In a moment of great insight, Hooper also astutely observed that the big budget Hollywood machine was beginning to influence and infiltrate the genre world:

"They depersonalize the movies. And as a result they try to second-guess the audience. An ugliness is springing up in the genre branch of cinema, in all branches of cinema. These executives are so afraid that someone won't understand something, that films have taken a turn in explaining themselves, leaving the audience nothing to do but to sit there and observe."

A legacy of legends who respect the audience

Hooper knew that there were people like him out there that wanted to see something graphic on screen that also felt true to life. The war in Vietnam had caused audiences to grow accustomed to seeing graphic depictions of violence in a documentary-style form. His vision of "The Texas Chain Saw Massacre" came at the perfect time, even if it's not as gory as everyone remembers. Almost two years before he passed away in 2017, Hooper spoke about his need to bring something new to the genre, explaining "I really was trying to make a film that I wanted to see and hadn't seen before. My sensibilities had been finely attuned to what I wanted to see as an audience member. Even the great Hammer movies, on which I grew up and which I loved, they had gone away." The timing was perfect for films like "Living Dead" and "Chain Saw" to make a real cultural impact and leave the British sensibility of Gothic horror behind.

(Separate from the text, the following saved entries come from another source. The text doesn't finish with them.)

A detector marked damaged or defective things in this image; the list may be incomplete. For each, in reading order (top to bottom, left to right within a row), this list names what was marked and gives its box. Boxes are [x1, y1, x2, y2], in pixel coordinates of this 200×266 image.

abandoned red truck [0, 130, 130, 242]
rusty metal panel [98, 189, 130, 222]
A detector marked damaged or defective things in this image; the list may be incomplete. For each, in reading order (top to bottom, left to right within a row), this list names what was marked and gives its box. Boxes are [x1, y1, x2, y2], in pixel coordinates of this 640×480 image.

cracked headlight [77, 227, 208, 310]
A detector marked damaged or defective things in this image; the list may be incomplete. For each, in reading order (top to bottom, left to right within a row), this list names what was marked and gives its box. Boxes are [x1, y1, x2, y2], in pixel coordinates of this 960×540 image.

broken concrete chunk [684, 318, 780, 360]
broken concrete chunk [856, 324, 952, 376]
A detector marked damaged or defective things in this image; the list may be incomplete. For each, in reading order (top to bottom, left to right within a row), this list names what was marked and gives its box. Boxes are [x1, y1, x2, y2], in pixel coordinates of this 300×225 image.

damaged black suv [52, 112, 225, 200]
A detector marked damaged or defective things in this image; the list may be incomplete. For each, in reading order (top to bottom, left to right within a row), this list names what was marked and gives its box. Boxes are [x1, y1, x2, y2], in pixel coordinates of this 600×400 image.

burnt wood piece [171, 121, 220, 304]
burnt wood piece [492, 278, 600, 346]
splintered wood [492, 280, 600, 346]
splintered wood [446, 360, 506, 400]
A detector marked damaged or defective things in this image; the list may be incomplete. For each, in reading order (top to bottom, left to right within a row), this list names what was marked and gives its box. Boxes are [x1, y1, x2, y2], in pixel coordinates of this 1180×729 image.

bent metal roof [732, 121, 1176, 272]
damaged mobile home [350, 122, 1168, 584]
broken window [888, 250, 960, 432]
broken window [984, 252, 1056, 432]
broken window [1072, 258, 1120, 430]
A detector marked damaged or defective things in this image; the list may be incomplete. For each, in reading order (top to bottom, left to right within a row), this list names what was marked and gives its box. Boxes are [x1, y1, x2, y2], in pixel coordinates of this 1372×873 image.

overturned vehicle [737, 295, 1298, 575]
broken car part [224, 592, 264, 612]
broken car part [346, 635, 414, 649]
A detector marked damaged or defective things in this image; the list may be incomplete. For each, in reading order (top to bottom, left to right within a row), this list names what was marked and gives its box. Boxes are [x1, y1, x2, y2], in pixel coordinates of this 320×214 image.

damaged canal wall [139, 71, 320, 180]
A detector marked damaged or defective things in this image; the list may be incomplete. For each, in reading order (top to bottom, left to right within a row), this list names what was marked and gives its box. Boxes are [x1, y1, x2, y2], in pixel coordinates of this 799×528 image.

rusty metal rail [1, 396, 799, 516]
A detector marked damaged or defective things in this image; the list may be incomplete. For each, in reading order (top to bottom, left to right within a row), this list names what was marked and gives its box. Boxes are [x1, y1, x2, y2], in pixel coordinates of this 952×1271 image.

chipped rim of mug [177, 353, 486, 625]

Somehow, Roman Polanksi never became labeled solely as a horror director after the incredible success of "Rosemary's Baby." Polanski had made "Repulsion" and "The Fearless Vampire Killers" leading up to his demonic smash hit. The massive box office probably put him in another stratosphere that catapulted him beyond just being considered a new master of horror. Tobe Hooper, Wes Craven, George Romero and David Cronenberg went on to make beloved horror classics that rarely ever catered to Hollywood and always tried to respect the intellect of genre fans. That's more than enough to cement a legacy. However, Hooper may have felt a little jealousy toward Polanski (vie Flashback Files): "I would have liked to end up doing something like "Chinatown."